*Selected extract*:

↓↓↓

Re: How to track down a wireless hacker

From: Jan Heisterkamp (janheisterkamp@web.de)
Date: Sun Nov 11 2007 - 09:55:27 EST


I lost who started this thread.
Of course you can track a wireless attacker due the fact that he is
broadcasting a trackable signal and you can do it pretty accurate. But
he question behind is "And then?"

What will you do?
1.
If the attacker is in house you might have to close all the doors, call
the security stuff and confiscate all the laptops running wireless. The
attacker goes arested and the rest of the user will take their case to
the court, sueing you for damages.
2.
If the attacker is, let us say in a car in the street and you have
tracked and localized him what are you able to do?
You can't touch him, neither arrest him, you have no legal right to do
so; probably you will se the attackers golden finger he hits the road.

The energy you are wilt to afford to track this freak down you had
better spent before in securing your Network.
It's a fact, that you messed it up and not he.
I guess there is waiting some homework for you...

↑↑↑

*Material shown*:
↓↓↓

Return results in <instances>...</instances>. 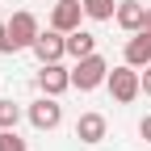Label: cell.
Listing matches in <instances>:
<instances>
[{"label": "cell", "mask_w": 151, "mask_h": 151, "mask_svg": "<svg viewBox=\"0 0 151 151\" xmlns=\"http://www.w3.org/2000/svg\"><path fill=\"white\" fill-rule=\"evenodd\" d=\"M105 88L113 92V101H118V105H130V101L143 92V71H139V67H130V63H122V67H113V71H109Z\"/></svg>", "instance_id": "obj_1"}, {"label": "cell", "mask_w": 151, "mask_h": 151, "mask_svg": "<svg viewBox=\"0 0 151 151\" xmlns=\"http://www.w3.org/2000/svg\"><path fill=\"white\" fill-rule=\"evenodd\" d=\"M105 80H109V63L101 59V55H84V59H76V67H71V88L92 92V88H101Z\"/></svg>", "instance_id": "obj_2"}, {"label": "cell", "mask_w": 151, "mask_h": 151, "mask_svg": "<svg viewBox=\"0 0 151 151\" xmlns=\"http://www.w3.org/2000/svg\"><path fill=\"white\" fill-rule=\"evenodd\" d=\"M38 17L29 13V9H21V13H13L9 17V38H13V50H34V42H38Z\"/></svg>", "instance_id": "obj_3"}, {"label": "cell", "mask_w": 151, "mask_h": 151, "mask_svg": "<svg viewBox=\"0 0 151 151\" xmlns=\"http://www.w3.org/2000/svg\"><path fill=\"white\" fill-rule=\"evenodd\" d=\"M25 118H29L34 130H55L63 122V105H59V97H46V92H42V97L25 109Z\"/></svg>", "instance_id": "obj_4"}, {"label": "cell", "mask_w": 151, "mask_h": 151, "mask_svg": "<svg viewBox=\"0 0 151 151\" xmlns=\"http://www.w3.org/2000/svg\"><path fill=\"white\" fill-rule=\"evenodd\" d=\"M34 55H38V63H59L63 55H67V34L63 29H42L38 34V42H34Z\"/></svg>", "instance_id": "obj_5"}, {"label": "cell", "mask_w": 151, "mask_h": 151, "mask_svg": "<svg viewBox=\"0 0 151 151\" xmlns=\"http://www.w3.org/2000/svg\"><path fill=\"white\" fill-rule=\"evenodd\" d=\"M38 88H42L46 97H63V92L71 88V71L63 63H42L38 67Z\"/></svg>", "instance_id": "obj_6"}, {"label": "cell", "mask_w": 151, "mask_h": 151, "mask_svg": "<svg viewBox=\"0 0 151 151\" xmlns=\"http://www.w3.org/2000/svg\"><path fill=\"white\" fill-rule=\"evenodd\" d=\"M80 17H88L84 13V0H59V4L50 9V25L63 29V34H71V29H80Z\"/></svg>", "instance_id": "obj_7"}, {"label": "cell", "mask_w": 151, "mask_h": 151, "mask_svg": "<svg viewBox=\"0 0 151 151\" xmlns=\"http://www.w3.org/2000/svg\"><path fill=\"white\" fill-rule=\"evenodd\" d=\"M113 21H118L126 34H139L147 25V4H143V0H122L118 13H113Z\"/></svg>", "instance_id": "obj_8"}, {"label": "cell", "mask_w": 151, "mask_h": 151, "mask_svg": "<svg viewBox=\"0 0 151 151\" xmlns=\"http://www.w3.org/2000/svg\"><path fill=\"white\" fill-rule=\"evenodd\" d=\"M122 55H126V63H130V67H151V29L130 34Z\"/></svg>", "instance_id": "obj_9"}, {"label": "cell", "mask_w": 151, "mask_h": 151, "mask_svg": "<svg viewBox=\"0 0 151 151\" xmlns=\"http://www.w3.org/2000/svg\"><path fill=\"white\" fill-rule=\"evenodd\" d=\"M105 130H109V122L101 118V113H80V122H76V139L92 147V143L105 139Z\"/></svg>", "instance_id": "obj_10"}, {"label": "cell", "mask_w": 151, "mask_h": 151, "mask_svg": "<svg viewBox=\"0 0 151 151\" xmlns=\"http://www.w3.org/2000/svg\"><path fill=\"white\" fill-rule=\"evenodd\" d=\"M67 55H71V59L97 55V38H92L88 29H71V34H67Z\"/></svg>", "instance_id": "obj_11"}, {"label": "cell", "mask_w": 151, "mask_h": 151, "mask_svg": "<svg viewBox=\"0 0 151 151\" xmlns=\"http://www.w3.org/2000/svg\"><path fill=\"white\" fill-rule=\"evenodd\" d=\"M84 13L92 21H109V17L118 13V0H84Z\"/></svg>", "instance_id": "obj_12"}, {"label": "cell", "mask_w": 151, "mask_h": 151, "mask_svg": "<svg viewBox=\"0 0 151 151\" xmlns=\"http://www.w3.org/2000/svg\"><path fill=\"white\" fill-rule=\"evenodd\" d=\"M17 122H21V105L13 97H4L0 101V130H17Z\"/></svg>", "instance_id": "obj_13"}, {"label": "cell", "mask_w": 151, "mask_h": 151, "mask_svg": "<svg viewBox=\"0 0 151 151\" xmlns=\"http://www.w3.org/2000/svg\"><path fill=\"white\" fill-rule=\"evenodd\" d=\"M0 151H25V139L17 130H0Z\"/></svg>", "instance_id": "obj_14"}, {"label": "cell", "mask_w": 151, "mask_h": 151, "mask_svg": "<svg viewBox=\"0 0 151 151\" xmlns=\"http://www.w3.org/2000/svg\"><path fill=\"white\" fill-rule=\"evenodd\" d=\"M0 55H13V38H9V21H0Z\"/></svg>", "instance_id": "obj_15"}, {"label": "cell", "mask_w": 151, "mask_h": 151, "mask_svg": "<svg viewBox=\"0 0 151 151\" xmlns=\"http://www.w3.org/2000/svg\"><path fill=\"white\" fill-rule=\"evenodd\" d=\"M139 134H143V139L151 143V113H147V118H143V122H139Z\"/></svg>", "instance_id": "obj_16"}, {"label": "cell", "mask_w": 151, "mask_h": 151, "mask_svg": "<svg viewBox=\"0 0 151 151\" xmlns=\"http://www.w3.org/2000/svg\"><path fill=\"white\" fill-rule=\"evenodd\" d=\"M143 92H147V97H151V67L143 71Z\"/></svg>", "instance_id": "obj_17"}, {"label": "cell", "mask_w": 151, "mask_h": 151, "mask_svg": "<svg viewBox=\"0 0 151 151\" xmlns=\"http://www.w3.org/2000/svg\"><path fill=\"white\" fill-rule=\"evenodd\" d=\"M143 29H151V9H147V25H143Z\"/></svg>", "instance_id": "obj_18"}]
</instances>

↑↑↑

Please rewrite the stretch of the reply on tracking a wireless hacker from "The energy you" through "and not he.", putting "access point" in place of "Network".

*Correct response*:
The energy you are wilt to afford to track this freak down you had
better spent before in securing your access point.
It's a fact, that you messed it up and not he.